Qila Al Dabba Mastabas Dakhla oasis, Egypt information, tours, booking
Qila Al Dabba Mastabas are necropolis which located in Dakhla oasis, Egypt. In fact, Qila Al Dabba Mastabas associated with the Old Kingdom settlement at Ain Asil. Moreover, Qila Al Dabba Mastabas located about 1.5 kilometer to the west of the ancient town of Al Qasr. The site investigated in 1970s by Egyptian archaeologist Ahmad Fakhry. In fact, he uncovered four large mud-brick mastabas. They belong to the governors of Dakhla oasis. Since 1986 the site excavated and six or seven mastabas found. One of them contained the mummy of a Dynasty VI ruler. Qila Al Dabba Mastabas field surrounded by many smaller graves. In fact, the graves are from the Old Kingdom and the First Intermediate Period.
These graves are simple oval pits with a descending staircase. Moreover, other tombs dug into the rock and covered by mud-brick vaulted roofs. The mastabas constructed in steps from mud-bricks and dressed with slabs of limestone. When found, the tombs were in various stages of ruin. Furthermore, they followed the plan of a large brick enclosure. The enclosure surrounds a courtyard in which the mastaba stood. Moreover, the tombs had facades like others of the Old Kingdom. Furthermore, they also had a funerary stela at the entrance which identified the occupant. Stela and jambs from the tomb of governor Ima Pepi can seen in the Kharga Heritage Museum.
Further details about Qila Al Dabba Mastabas:
Qila Al Dabba tombs show important differences in their construction. The first type had a substructure which contains several burial chambers. In fact, the chambers were for family members. Moreover, the superstructures built over vast excavations in the open air. Examples of this type are the mastabas of Ima-Pepi I (reign of Pepi I) and Khentika (reign of Pepi II). The second construction type contained only one burial chamber. It also contained an antechamber and store rooms which built from stone and mud-brick. This was the type favored Ima-Pepi II (reign of Pepi II) and Medunefer (reign of Pepi II). In fact, they are generally smaller structures. Inside the tombs there are sometimes some rooms, antechambers and burial chambers.
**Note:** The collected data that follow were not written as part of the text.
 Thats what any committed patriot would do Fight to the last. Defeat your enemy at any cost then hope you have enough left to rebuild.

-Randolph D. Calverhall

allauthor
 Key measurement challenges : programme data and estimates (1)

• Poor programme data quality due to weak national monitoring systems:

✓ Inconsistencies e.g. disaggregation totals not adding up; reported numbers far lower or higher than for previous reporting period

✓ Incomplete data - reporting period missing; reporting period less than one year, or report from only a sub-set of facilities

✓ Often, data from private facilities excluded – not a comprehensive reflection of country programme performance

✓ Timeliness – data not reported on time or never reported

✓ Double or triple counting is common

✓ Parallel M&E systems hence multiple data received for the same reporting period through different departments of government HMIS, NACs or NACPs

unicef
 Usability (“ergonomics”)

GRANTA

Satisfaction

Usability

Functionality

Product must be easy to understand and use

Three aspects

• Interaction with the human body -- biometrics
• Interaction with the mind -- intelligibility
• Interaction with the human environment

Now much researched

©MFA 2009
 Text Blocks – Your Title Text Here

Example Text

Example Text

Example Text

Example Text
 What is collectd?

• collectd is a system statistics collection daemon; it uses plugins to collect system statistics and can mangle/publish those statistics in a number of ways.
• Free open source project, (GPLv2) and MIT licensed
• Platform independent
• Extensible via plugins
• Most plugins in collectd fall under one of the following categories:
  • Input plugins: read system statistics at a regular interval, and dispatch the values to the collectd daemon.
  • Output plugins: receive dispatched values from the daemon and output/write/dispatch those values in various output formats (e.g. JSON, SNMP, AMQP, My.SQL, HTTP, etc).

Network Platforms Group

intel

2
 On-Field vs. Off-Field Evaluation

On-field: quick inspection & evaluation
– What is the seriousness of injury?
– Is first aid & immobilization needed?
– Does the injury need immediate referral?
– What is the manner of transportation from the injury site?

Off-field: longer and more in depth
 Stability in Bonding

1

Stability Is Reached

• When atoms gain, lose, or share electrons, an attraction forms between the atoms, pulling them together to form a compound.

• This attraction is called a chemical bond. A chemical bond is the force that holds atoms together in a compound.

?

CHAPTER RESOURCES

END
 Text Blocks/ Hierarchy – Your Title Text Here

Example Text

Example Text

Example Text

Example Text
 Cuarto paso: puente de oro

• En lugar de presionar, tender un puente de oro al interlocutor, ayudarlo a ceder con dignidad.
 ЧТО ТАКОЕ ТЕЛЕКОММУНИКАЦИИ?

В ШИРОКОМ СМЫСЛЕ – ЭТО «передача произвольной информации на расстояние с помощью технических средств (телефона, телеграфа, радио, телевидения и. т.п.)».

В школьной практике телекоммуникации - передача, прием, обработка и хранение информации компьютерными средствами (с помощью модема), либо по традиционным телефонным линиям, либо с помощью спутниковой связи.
The burial chambers have barrel-vaulted roofs. The first which identified, was the tomb of the governor Medunefer. In fact, Medunefer served during the reign of Pepi II. This tomb contained funerary goods including gold jewelry. In the mastaba of Khentikau-Pepi, over 100 pottery vessels found. In fact, they found in fragments beneath the fallen masonry in the underground chambers. Khentika governor also built mastabas at Qila Al Dabba. In fact, he was also from the reign of Pepi II. His painted subterranean chambers restored. Ima-Pepi’s later tomb shows an improvement in construction techniques. The most recent reconstruction is the burial chamber of an individual called Bitsu. In fact, this burial chamber contains vivid painted scenes. The scenes depict his family and part of a star-painted ceiling which suspended above.
More details about Qila Al Dabba Mastabas:
The mastabas of the wealthy governors contained rich burial equipment. In fact, the equipment feature wooden or ceramic coffins. Yet, further cemeteries which contain more modest burials also found. In fact, they located to the south and east of Qila Al Dabba Mastabas. These poorer members of the community often buried in simple pits. Moreover, they wrapped only in layers of matting. Many skeletons found in the Qila Al Dabba Mastabas necropolis. In fact, some of the pottery and other artifacts from the site are on display also in the Kharga Museum. Moreover, some of them also displayed at the Egyptian Museum in Cairo.